━━━ Extract provided ━━━

Simple. Just tell queue-flow you want that named queue and then start adding processing to it. This time we used each, which simply passes the value into the provided callback function and then passes the original value onto the next queue, ignoring whatever the callback returns. And we just passed it a named function directly with no wrapper anonymous function, so it’s nicely readable. Only if you have several functions that you need to execute that don’t directly build on top of each other so(like(just(value))) would you need to actually write a new function, because that same nested behavior can be accomplished:

q([value])
    .map(just)
    .map(like)
    .map(so);

It may not seem like much of a difference, but:

  1. The order the methods are listed matches the order they are executed.
  2. If any of those methods are async, the above will still work while so(like(just(value))) will blow up in your face.
  3. Remember .each(console.log)? This little line can help you easily debug async processes:
q([value])
    .each(console.log) // value
    .map(just)
    .each(console.log) // just(value)
    .map(like)
    .each(console.log) // like(just(value))
    .map(so)
    .each(console.log) // so(like(just(value)))

They can be inserted and removed easily whereever you’re having problems understanding the flow of code, but don’t require any modifications to the functions you’re calling.

To be an async function, all you have to do is accept one extra argument than the method you provide your callback to expects, so the original example could be written asynchronously like so:

q([1, 2, 3, 4, 5, 6, 7, 8, 9, 10])
    .map(function(val, callback) {
        callback(val*2);
    })
    .reduce(function(cum, cur, callback) {
        callback(cum + cur);
    }, 'nextQueue', 0);

If your function doesn’t have explicit arguments, function() { ... }, then queue-flow assumes that it is a synchronous function. If this is not the case, you can wrap your function in q.async() to force queue-flow to treat it as an async function.

q('someQueue')
    .map(q.async(function() {
        var val = arguments[0];
        var callback = arguments[1];
        callback(val);
    }));

This may seem pointless, but one of the most complex methods in queue-flow, node could provide your callback method with an unpredictable number of arguments, and therefore make manipulating the arguments object directly necessary.

A method in queue-flow, branch, is designed to get different named queues to “work together”, and have no analogs with the ECMAScript 5 Array methods.

q('someQueue')
    .map(someAction)
    .branch('someOtherQueue');
q('someOtherQueue')
    .each(console.log);

This usage of branch is limited, but has some uses, such as rejoining a queue that branches into two queues for a few steps.

branch can also take a function that it provides a queued value to, and expects it to return the name of the branch the value should be pushed to.

q('numbers')
    .branch(function(val) {
        return val > 100 ? 'big' : 'small';
    });
q('big')
    .each(function(val) {
        console.log(val + ' is a BIG number!');
    });
q('small')
    .each(function(val) {
        console.log('Here we see ' + val + ', a very small number, indeed!');
    });

You can also pass an actual queue reference to branch (or have a function return that reference) rather than passing a name straight. This can be useful for creating “sub-queues” that sit in a function and are given the destination queue and return their source queue (that the outer queue can similarly branch to).

━━━ Provided material ━━━

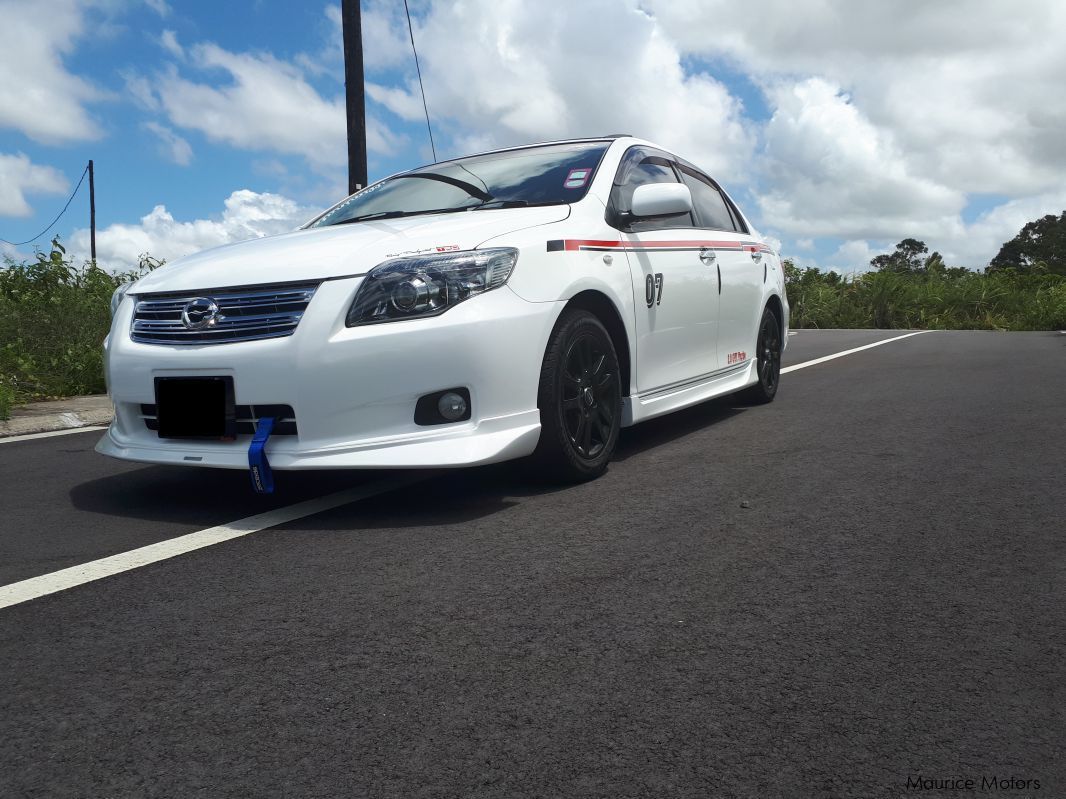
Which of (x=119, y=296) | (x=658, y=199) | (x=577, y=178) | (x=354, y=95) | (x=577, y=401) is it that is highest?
(x=354, y=95)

━━━

Pick up the explanation of the queue-flow library after its final paragraph, on passing a queue reference to branch, and continue it.

function subQueue(destination) {
    var localQ = q.ns()();
    localQ
        .map(doSomething)
        .filter(removeUndesireableValues)
        .branch(destination);
    return localQ;
}

q('someQueue')
    .node(someApiCall)
    .branch(subQueue(q('nextQueue')));
q('nextQueue')
    .reduce(continueQueueStuff);

However, queue-flow now has a built-in sub-queue mechanism that allows for a more fluent definition, and explicit branching is no longer necessary.

function subqueueFunc(parentQ) {
    return parentQ
        .map(doSomething)
        .filter(removeUndesierableValues);
}

q('someQueue')
    .node(someApiCall)
    .subqueue(subqueueFunc)
    .reduce(continueQueueStuff);

Beyond the actual data processing flow of your code, queue-flow also has an event system that can be used for more robust monitoring of your data flow. Patterned after jQuery’s events:

q('someQueue')
    .on('push', function(val) {
        console.log('This is the value that was pushed in: ' + val);
        return doSomethingWith(val);
    });

Just like DOM events, queue-flow events can be cancelled by explicitly returning false (if you return nothing, it assumes true). You can register multiple event handlers for the same event, as well (event handlers called in the order they were registered, and if any event handler returns false, it immediately stops evaluating the handlers). And just like the callbacks you provide to the data processing methods of queue-flow, the event handlers can be sync or async.

The different kinds of events for queue-flow are: ‘push’, ‘pull’, ‘empty’, ‘close’, and ‘kill’.

Finally, queue-flow allows its constructor function to be overridden by another constructor function to allow different behaviors while keeping the queue-flow syntax essentially unchanged. For instance, sloppy-queue-flow, which keeps the syntax but isn’t actually a queue at all – values are passed through whenever they are completed, not in the order they were passed in – which is good for request-response applications (like web servers).

Using another constructor function is fairly simple.

q('someQueue', someConstructorFunction)
    .map(someMappingFunction)
    .filter(someFilteringFunction)
    ...

All of the anonymous sub-queues directly attached to the initial queue use the provided constructor function automatically. If you only want certain steps to have the constructor function, you can use branch to accomplish that:

q('someQueue')
    .map(someMappingFunction)
    .branch('someSpecialQueue');
q('someSpecialQueue', someConstructorFunction)
    .reduce(someReducingFunction, 'finalQueue', 0);
q('finalQueue')
    .filter(someFilteringFunction)
    ...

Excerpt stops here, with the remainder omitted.